We know all too well that Dean Yoon and Chair Simitch are no worse nor better than any other of the many heads of academic institutions who are cowardly giving way and credit to the Hasbara tactic of equating anti-zionism and antisemitism — an equation that appears to us as remarkably dangerous for the blind spot it creates with regard to actual racism against Jewish people in Western societies, where antisemitism is born and where it continues to thrive today as a full component of white supremacy. Such a tactic has been elaborated for, and is partially successful at deterring Palestinian and non-Palestinian activists, researchers (student or faculty alike), and lecturers from working on or talking about Palestine and the Palestinian struggle for liberation. We have, of course, no interest in addressing the cynical manufacturers of such a odious equation, but we’d like at the very least to show those who implicitly or explicitly adhere to it, opportunistically, cowardly, and/or by intellectual laziness that their spinelessness does not go unnoticed.
Léopold Lambert, Paris, October 15, 2020.
(Image above shows the common campus of Cornell University and the Technion-Israel Institute of Technology in New York City. / Photo by Sperli)
An Open Letter to Meejin Yoon, the Gale and Ira Drukier Dean of Cornell University’s College of Architecture, Art, and Planning
By Jonathan Ochshorn
October 9, 2020
Dear Dean Yoon,
First, I want to thank you for convening a meeting of architecture faculty to discuss the chat message that appeared during Prof. Azoulay’s “Zoom” lecture on October 5, 2020. I also want to acknowledge your courageous and forthright behavior in taking responsibility for that message and apologizing to Prof. Henni, the conference organizer; Prof. Azoulay, the speaker; and Prof. Simitch, who seems to have been caught in the middle of this unfortunate episode.
The chat message, which had the effect, if not the intention, of marginalizing and discrediting both the lecture and the entire lecture series, contained this single sentence: “We are aware that these topics are sensitive and have multiple view points and would like to assure all participants that the department is looking forward to organizing a future lecture that presents other view points than those that are offered here today and in subsequent talks.”
After an initial statement of support for Profs. Henni and Azoulay was distributed to departmental faculty (I was one of the authors), Prof. Akcan along with PhD students and other HAUD faculty distributed a second statement that is better able to galvanize support for Profs. Henni and Azoulay and to demonstrate our college’s solidarity with the principles of free speech and academic freedom. I urge you to sign that statement.
Second, I want to emphasize one of the key points raised in the “HAUD” statement: that there was “outside pressure to interfere in this academic event.” In the recent faculty meeting that you initiated, you also acknowledged that there was external pressure, including by Rabbi Weiss, Executive Director of Cornell Hillel, to marginalize and discredit (my words, not yours) the lecture and the speaker—although you didn’t characterize it as “pressure.” Instead, you spoke of “community” members who felt at risk because of the “hate” and “anti-Semitism” presumed to underlie the lecture, if not the entire lecture series. You portrayed your actions as an attempt to protect vulnerable (Jewish) members of “our” “community.” In my view, this amounts to an Orwellian inversion, where victims are portrayed as aggressors, critical analysis is reframed as “hate speech,” and—most pervasively and insidiously—criticism of Israeli policy and practice is conflated with “anti-Semitism.” An argument that you did not invoke, but which is another common talking point used against critics of Israeli policy, is that it is actually the defenders of the Israeli state who are being censored.

## DATA ROWS
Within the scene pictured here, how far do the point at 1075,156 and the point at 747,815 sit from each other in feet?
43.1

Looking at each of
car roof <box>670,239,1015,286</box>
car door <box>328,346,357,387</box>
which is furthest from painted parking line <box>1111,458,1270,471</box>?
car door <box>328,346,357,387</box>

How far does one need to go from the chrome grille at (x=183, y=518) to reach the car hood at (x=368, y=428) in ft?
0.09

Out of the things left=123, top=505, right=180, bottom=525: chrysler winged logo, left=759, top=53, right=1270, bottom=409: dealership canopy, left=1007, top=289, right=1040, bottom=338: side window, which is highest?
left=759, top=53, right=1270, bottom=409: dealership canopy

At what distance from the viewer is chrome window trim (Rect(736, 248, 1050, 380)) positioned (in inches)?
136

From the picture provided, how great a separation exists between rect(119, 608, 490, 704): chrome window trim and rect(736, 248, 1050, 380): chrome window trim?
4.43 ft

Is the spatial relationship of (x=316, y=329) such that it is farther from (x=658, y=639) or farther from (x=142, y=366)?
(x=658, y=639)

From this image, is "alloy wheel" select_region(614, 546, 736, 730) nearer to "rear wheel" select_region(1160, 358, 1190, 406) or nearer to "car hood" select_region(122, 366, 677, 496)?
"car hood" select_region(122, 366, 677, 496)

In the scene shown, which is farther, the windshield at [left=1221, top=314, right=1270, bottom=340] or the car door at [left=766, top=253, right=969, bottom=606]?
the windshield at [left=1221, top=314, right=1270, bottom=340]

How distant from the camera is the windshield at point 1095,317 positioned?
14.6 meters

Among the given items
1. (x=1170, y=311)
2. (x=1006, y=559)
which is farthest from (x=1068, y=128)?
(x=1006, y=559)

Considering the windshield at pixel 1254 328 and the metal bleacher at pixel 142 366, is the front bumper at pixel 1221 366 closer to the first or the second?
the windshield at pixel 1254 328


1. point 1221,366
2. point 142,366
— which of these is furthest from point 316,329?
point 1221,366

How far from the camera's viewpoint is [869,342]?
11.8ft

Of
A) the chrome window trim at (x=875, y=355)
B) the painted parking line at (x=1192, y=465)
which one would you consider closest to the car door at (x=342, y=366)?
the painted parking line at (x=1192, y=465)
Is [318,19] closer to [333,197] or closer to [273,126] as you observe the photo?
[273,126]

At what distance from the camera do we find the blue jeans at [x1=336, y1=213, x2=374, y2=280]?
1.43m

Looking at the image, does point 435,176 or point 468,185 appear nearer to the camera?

## TO-DO LIST
A. Format as a Markdown table the lines of the entries starting at the line that contains "Is [318,19] closer" and ending at the last line of the entries, both included. Use the columns Row and Line, number each row, and leave out blank lines.
B. Resume the open letter about the Cornell lecture from the point where it stops.

## FINAL ANSWERS
A.
| Row | Line |
|---|---|
| 1 | Is [318,19] closer to [333,197] or closer to [273,126] as you observe the photo? |
| 2 | [273,126] |
| 3 | At what distance from the camera do we find the blue jeans at [x1=336, y1=213, x2=374, y2=280]? |
| 4 | 1.43m |
| 5 | Looking at the image, does point 435,176 or point 468,185 appear nearer to the camera? |

B.
During the department meeting, I tried to rebut this “logic” by situating this intervention in a larger political context. I also pointed out that Rabbi Weiss worked for the “Birthright” organization—funded in part by the pro-Israeli and right-wing Las Vegas casino magnate and GOP funder Sheldon Adelson—before coming to Cornell. While I can’t know with certainty the rabbi’s motivation, I surmise from all available evidence that his intervention was not an innocent act. Rather it appears to be part of a much larger, well-funded, and systematic attempt to silence, intimidate, discredit, and even criminalize scholarship critical of Israel, and to penalize scholars who critically examine the history, policies, and practices of the self-defined Jewish state. As such, it is a clear and present danger to academic freedom.
Your actions that led to the chat message, however they were intended, nevertheless reinforce the chilling effect on free speech already apparent in U.S. culture and in other countries. Try to imagine how professors, under these circumstances, might reconsider embarking on scholarship that explicitly and critically examines Israeli policy and practice, knowing the manufactured rage that would ensue during a tenure application, for example. And the same goes for graduate students considering a related topic for their dissertations, knowing the impact of such research on their ability to find work after graduation.
Third, I am well aware of the hypocrisy implicit in the statements being distributed and the actions being recommended. This is not because I agree with the right-wing talking point that “we” are just like “them” in censoring opposing points of view. Rather, our hypocrisy arises from an explicit condemnation of racism, sexism, and inequality—along with an implicit condemnation of Israeli policy and practice—while largely ignoring the much larger and more dangerous elephant in this global room: i.e., the unprecedented economic and military power of the U.S. state. It is U.S. state power that creates and enforces a capitalist world order which, among many other destructive outcomes closer to home, enables and supports Israeli policy and practice.
The Funambulist blog predicted that “any conciliatory statement from [Cornell] would be disingenuous.” Such confidence—that you would take the intellectually innocuous path of least resistance—is certainly understandable, given the onslaught of propaganda which normalizes such behavior and threatens radical or even progressive voices. Cornell University itself is hopelessly intertwined within this nefarious web in myriad ways (just examine how Cornell promotes research funding opportunities from the CIA, Army, Air Force, and Defense Security Services, to name a few). And Cornell, of course, is already literally intertwined with the Israeli state, having engaged in a joint venture to establish its New York Tech campus with The Technion, a public research university in Haifa, Israel. Not only that, numerous supporters of the Israeli state are alumni of, and donors to Cornell, including Ira Drukier, the hotel entrepreneur whose name prefaces your academic title and who was accused recently by the New York City Department of Housing Preservation of harassing tenants in the landmark Chelsea hotel; and Stephen H. Weiss, the late investment banker whose name adorns the title of our department chair.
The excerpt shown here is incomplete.